■ Caption-style text data
[Start of section]
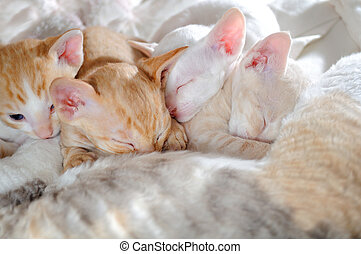 Baby Kittens Sleeping with their Mother - Four cute baby...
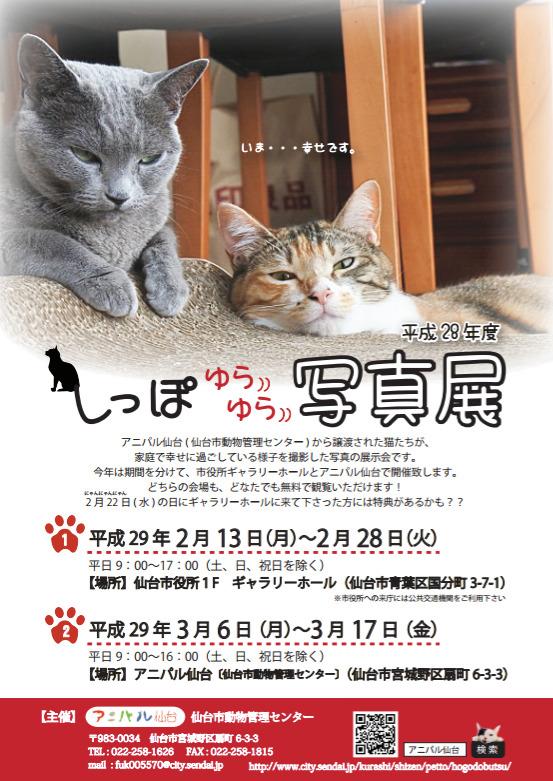 20170222_nekonohi_ky_007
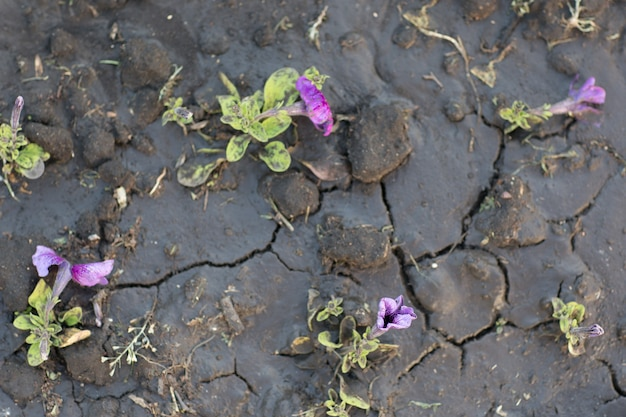 Pattern of cracked and dried soil and flowers after watering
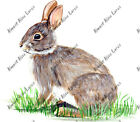 Rabbit Bunny Hare Auto Boat RV Camper Truck Car Window Body Vinyl Decal Sticker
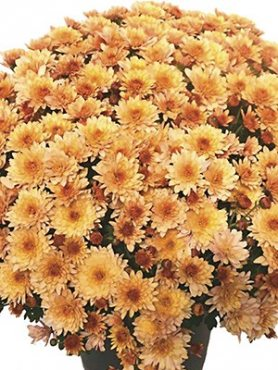 Хризантема мелкоцветковая низкорослая Branfountain Apricot (9 шт)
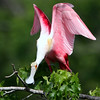 Title:  Roseate Spoonbill Displaying<br /> Maker:  Wayne Tabor<br /> Category:  Nature<br /> Score:  13 April 2009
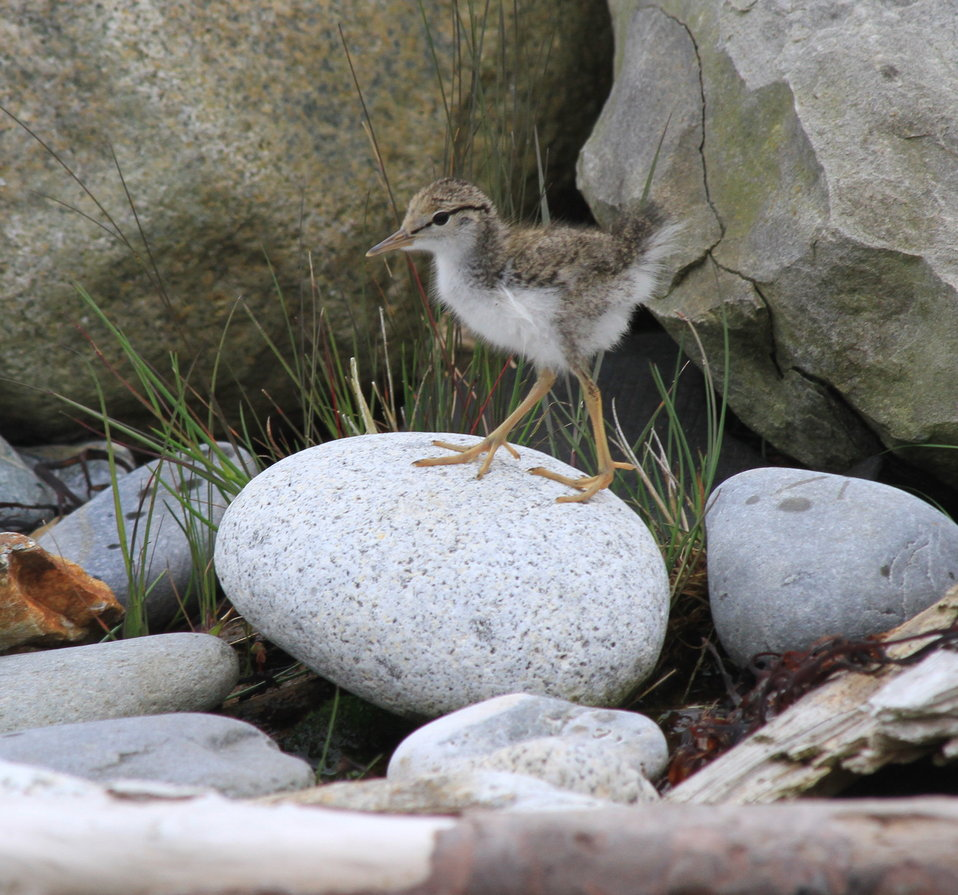 Spotted sandpiper chick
[End of section]
■ ABOUT THIS TASK
Both the line above containing "20170222_nekonohi_ky_007" and the line containing "13 April 2009" belong in the copy, along with every line between them; print these exactly and omit the pictures.

■ RESULT
 20170222_nekonohi_ky_007
 Pattern of cracked and dried soil and flowers after watering
 Rabbit Bunny Hare Auto Boat RV Camper Truck Car Window Body Vinyl Decal Sticker
 Хризантема мелкоцветковая низкорослая Branfountain Apricot (9 шт)
 Title:  Roseate Spoonbill Displaying<br /> Maker:  Wayne Tabor<br /> Category:  Nature<br /> Score:  13 April 2009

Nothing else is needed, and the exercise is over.